Data records
Content starts
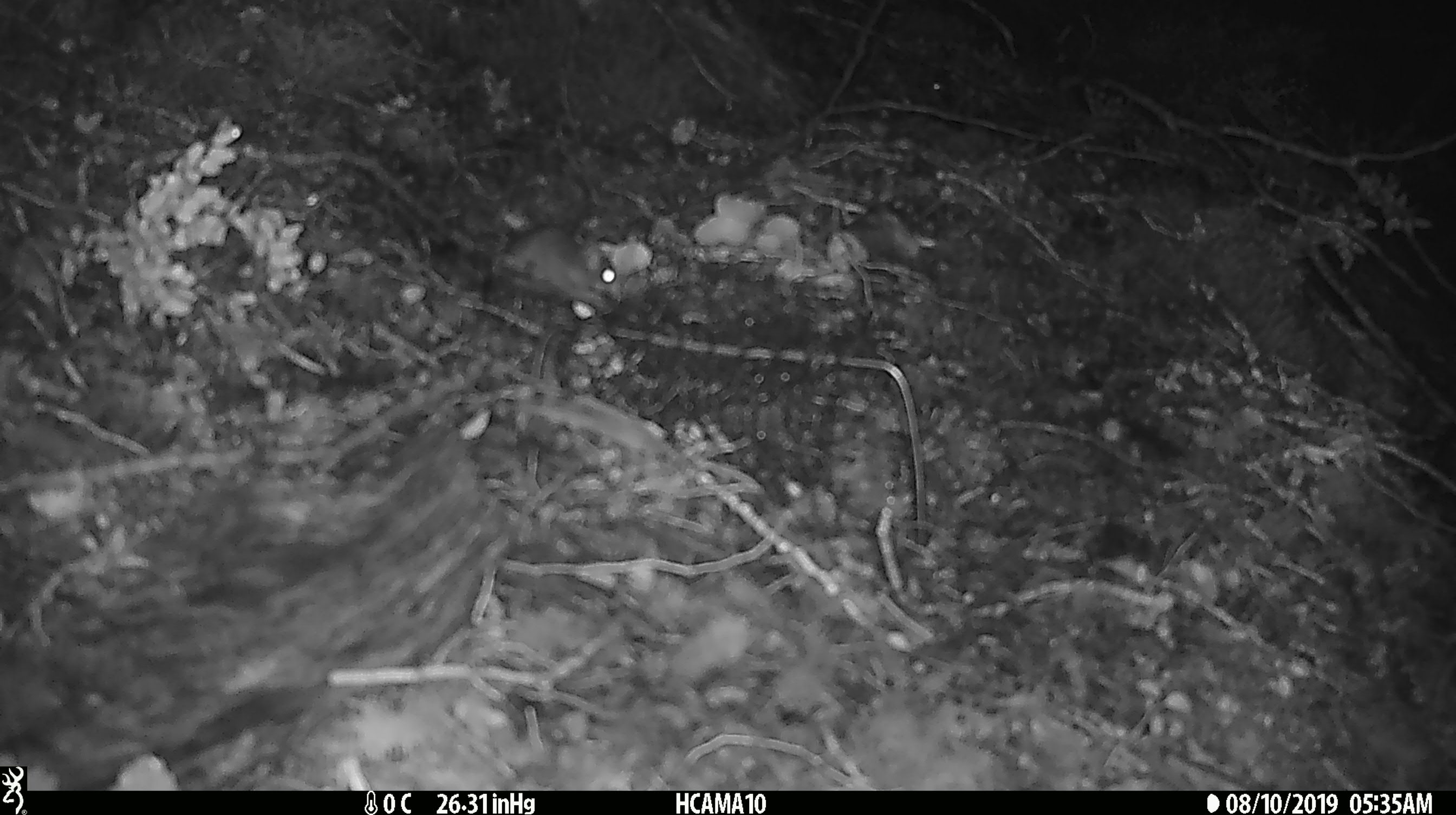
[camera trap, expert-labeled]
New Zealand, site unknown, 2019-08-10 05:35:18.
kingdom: Animalia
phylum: Chordata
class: Mammalia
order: Rodentia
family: Muridae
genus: Mus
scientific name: Mus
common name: mouse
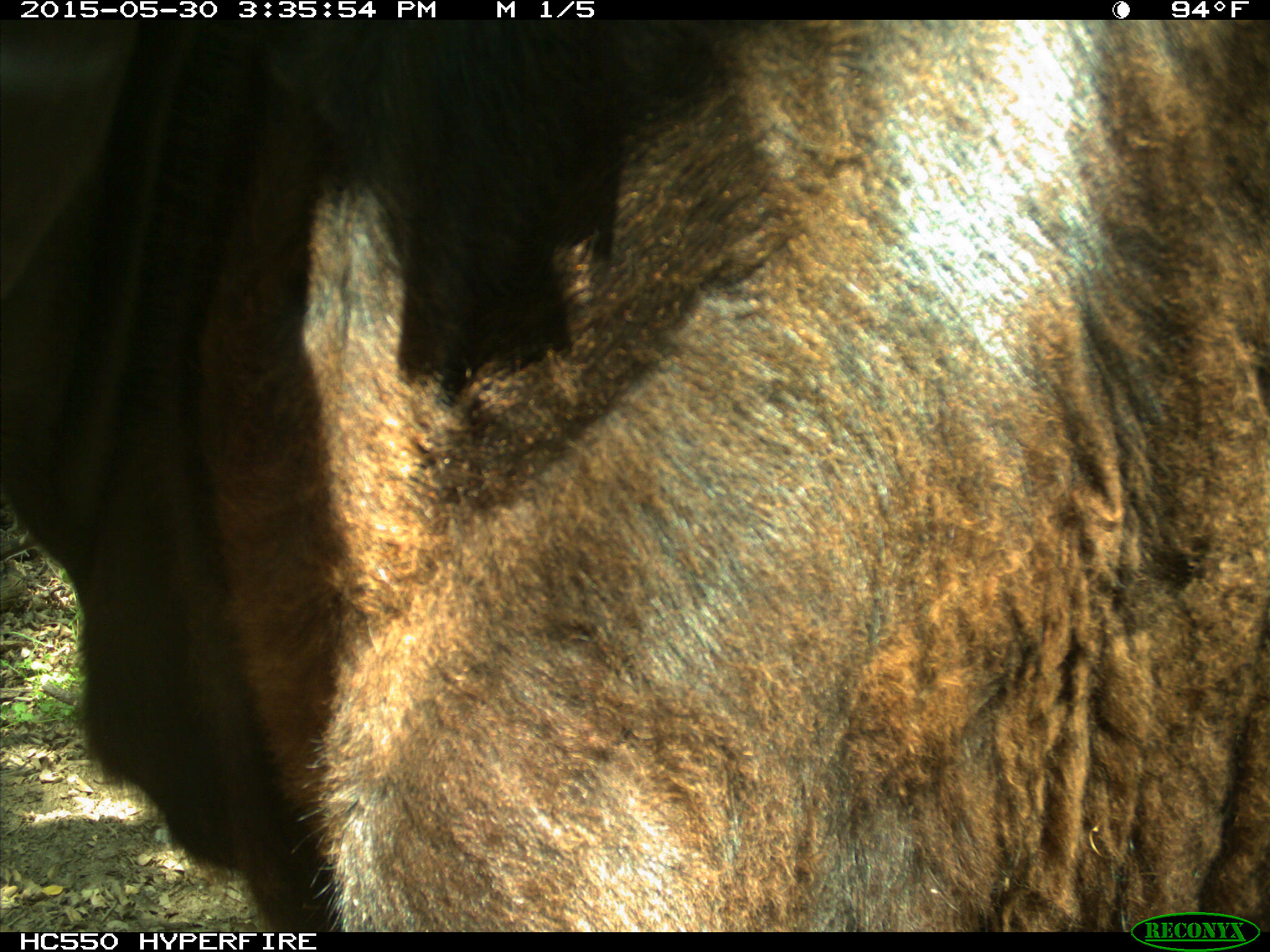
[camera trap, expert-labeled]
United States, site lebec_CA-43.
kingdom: Animalia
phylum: Chordata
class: Mammalia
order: Artiodactyla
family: Bovidae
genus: Bos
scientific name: Bos taurus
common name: domestic cow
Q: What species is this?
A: Bos taurus (domestic cow).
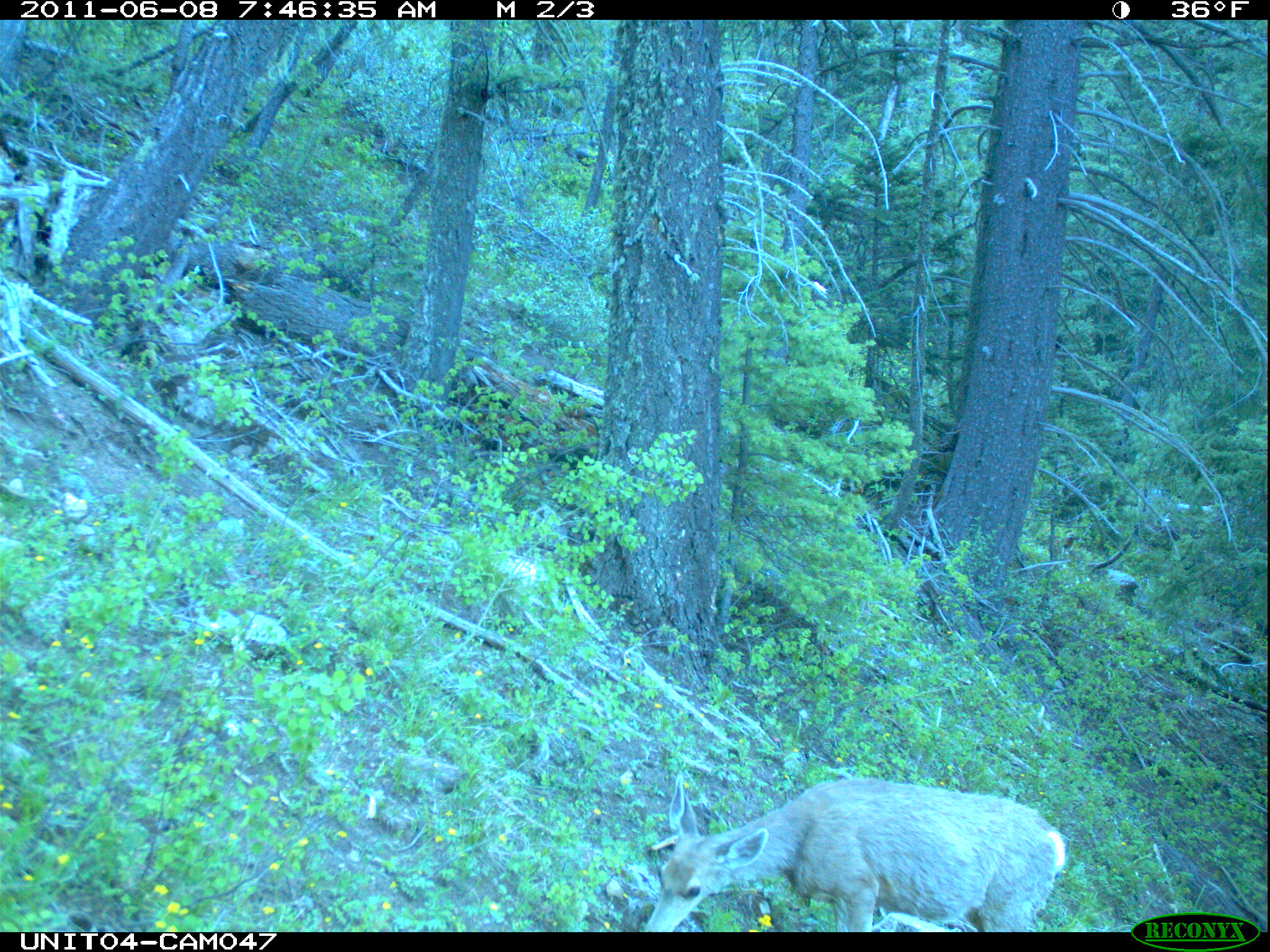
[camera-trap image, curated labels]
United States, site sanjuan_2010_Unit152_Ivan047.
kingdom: Animalia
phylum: Chordata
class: Mammalia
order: Artiodactyla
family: Cervidae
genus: Odocoileus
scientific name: Odocoileus hemionus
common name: mule deer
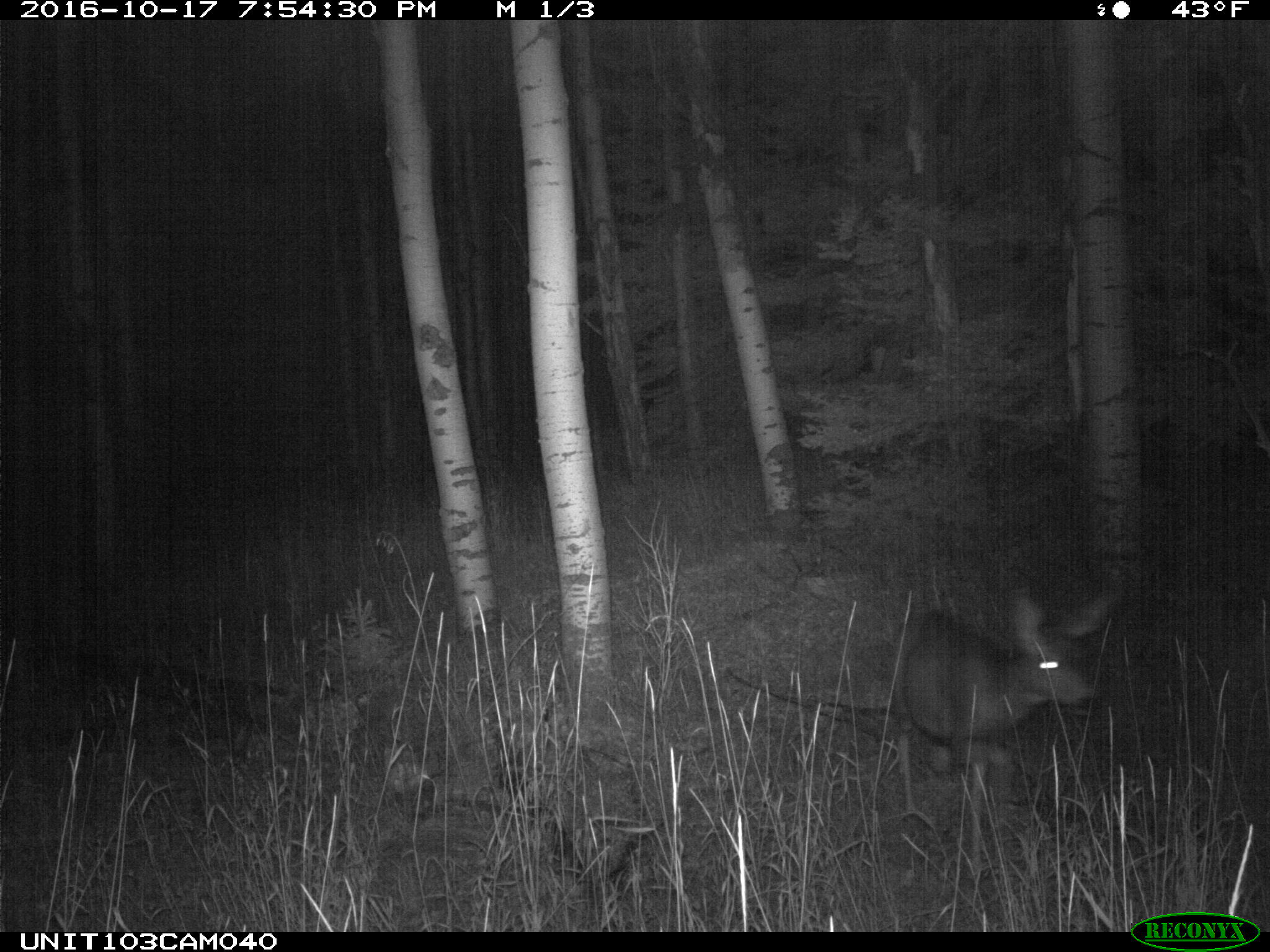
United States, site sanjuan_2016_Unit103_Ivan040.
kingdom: Animalia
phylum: Chordata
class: Mammalia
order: Artiodactyla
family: Cervidae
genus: Odocoileus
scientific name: Odocoileus hemionus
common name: mule deer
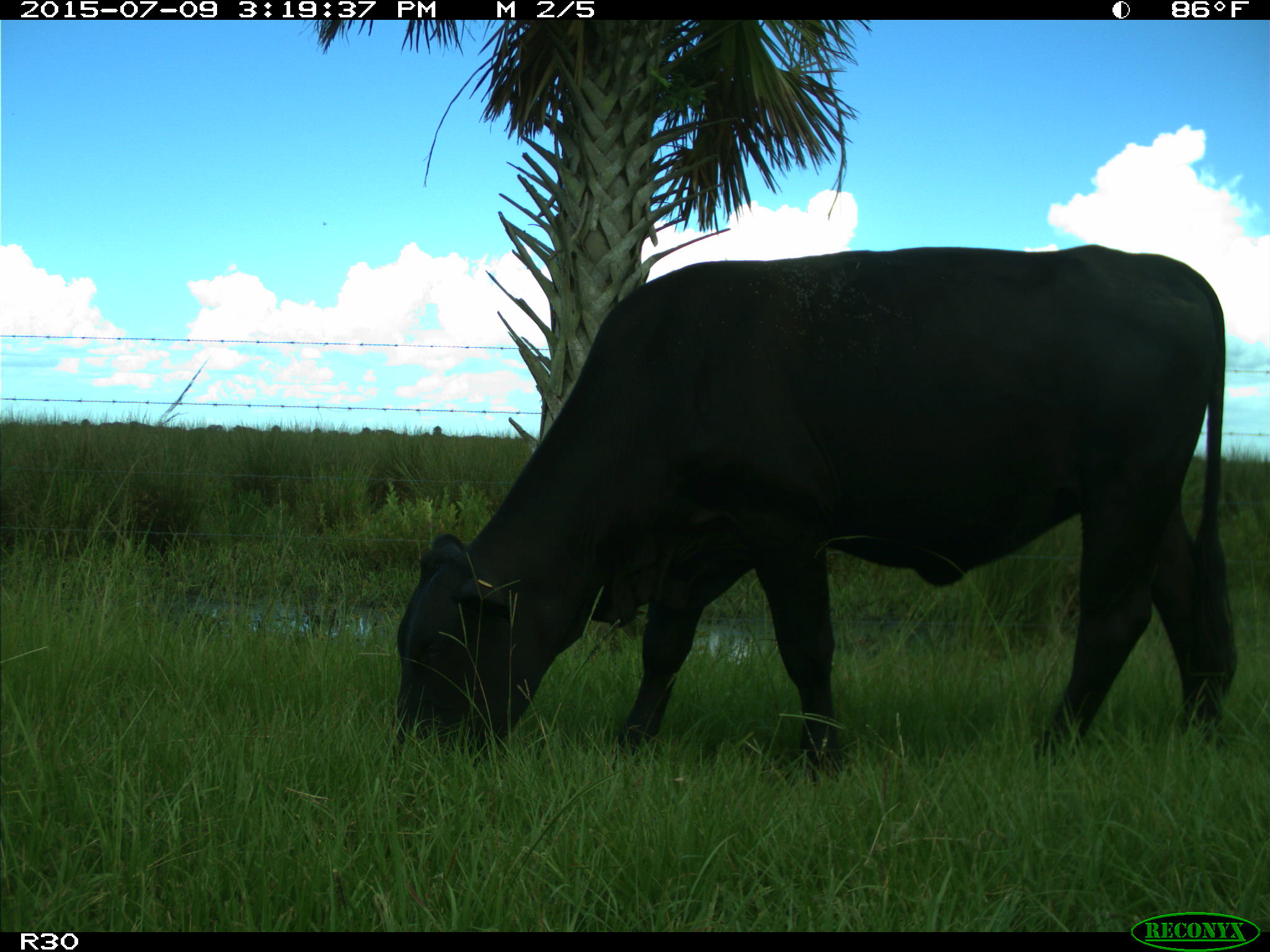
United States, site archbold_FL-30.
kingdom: Animalia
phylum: Chordata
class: Mammalia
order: Artiodactyla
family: Bovidae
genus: Bos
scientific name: Bos taurus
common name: domestic cow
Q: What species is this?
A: Bos taurus (domestic cow).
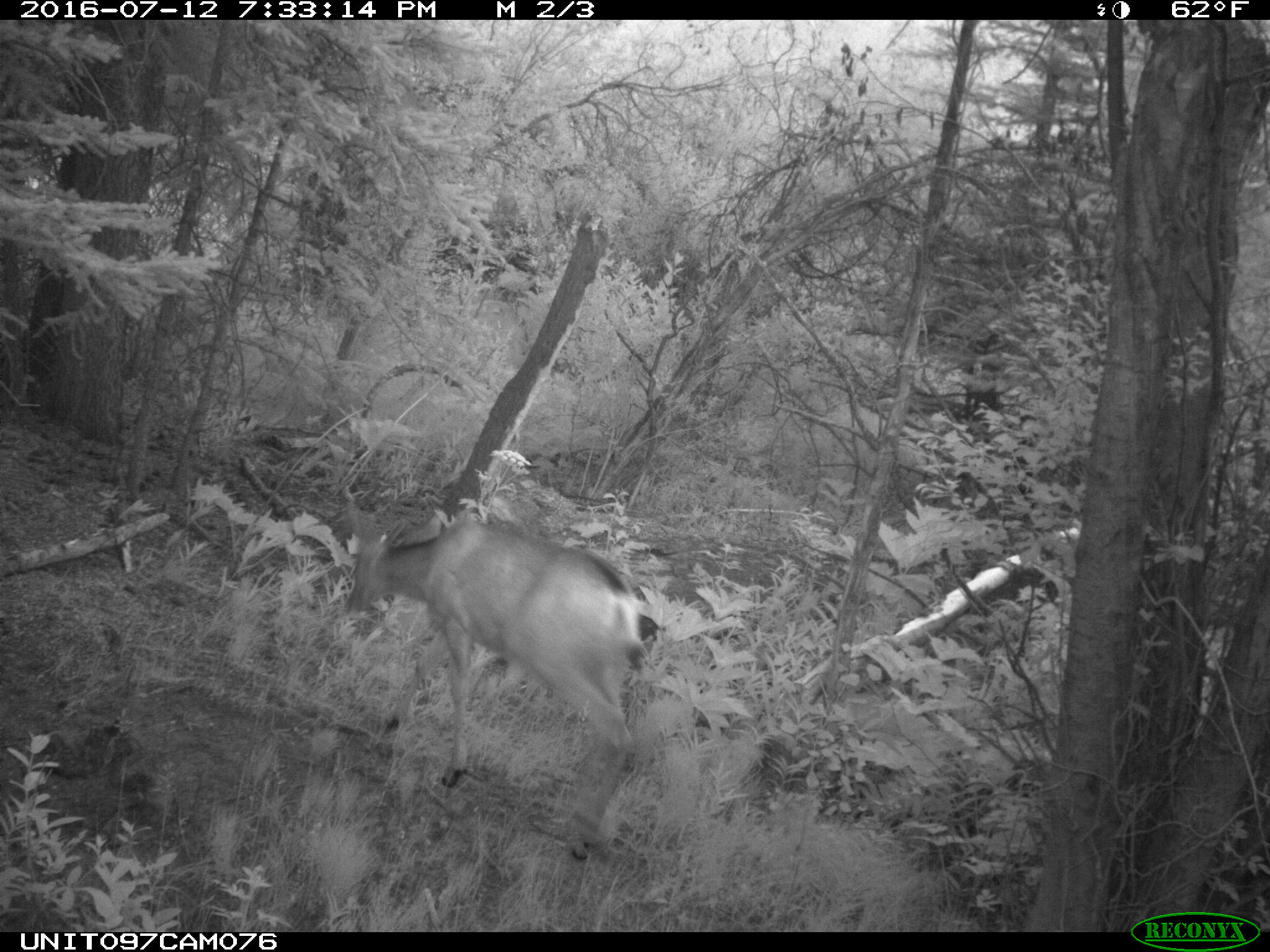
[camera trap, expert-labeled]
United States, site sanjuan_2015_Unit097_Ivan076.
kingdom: Animalia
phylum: Chordata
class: Mammalia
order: Artiodactyla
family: Cervidae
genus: Odocoileus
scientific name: Odocoileus hemionus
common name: mule deer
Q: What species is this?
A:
Content ends
About this task:
The reply must hold each line of the records verbatim and no pictures.

Answer to this problem:
[camera trap, expert-labeled]
New Zealand, site unknown, 2019-08-10 05:35:18.
kingdom: Animalia
phylum: Chordata
class: Mammalia
order: Rodentia
family: Muridae
genus: Mus
scientific name: Mus
common name: mouse
[camera trap, expert-labeled]
United States, site lebec_CA-43.
kingdom: Animalia
phylum: Chordata
class: Mammalia
order: Artiodactyla
family: Bovidae
genus: Bos
scientific name: Bos taurus
common name: domestic cow
Q: What species is this?
A: Bos taurus (domestic cow).
[camera-trap image, curated labels]
United States, site sanjuan_2010_Unit152_Ivan047.
kingdom: Animalia
phylum: Chordata
class: Mammalia
order: Artiodactyla
family: Cervidae
genus: Odocoileus
scientific name: Odocoileus hemionus
common name: mule deer
United States, site sanjuan_2016_Unit103_Ivan040.
kingdom: Animalia
phylum: Chordata
class: Mammalia
order: Artiodactyla
family: Cervidae
genus: Odocoileus
scientific name: Odocoileus hemionus
common name: mule deer
United States, site archbold_FL-30.
kingdom: Animalia
phylum: Chordata
class: Mammalia
order: Artiodactyla
family: Bovidae
genus: Bos
scientific name: Bos taurus
common name: domestic cow
Q: What species is this?
A: Bos taurus (domestic cow).
[camera trap, expert-labeled]
United States, site sanjuan_2015_Unit097_Ivan076.
kingdom: Animalia
phylum: Chordata
class: Mammalia
order: Artiodactyla
family: Cervidae
genus: Odocoileus
scientific name: Odocoileus hemionus
common name: mule deer
Q: What species is this?
A:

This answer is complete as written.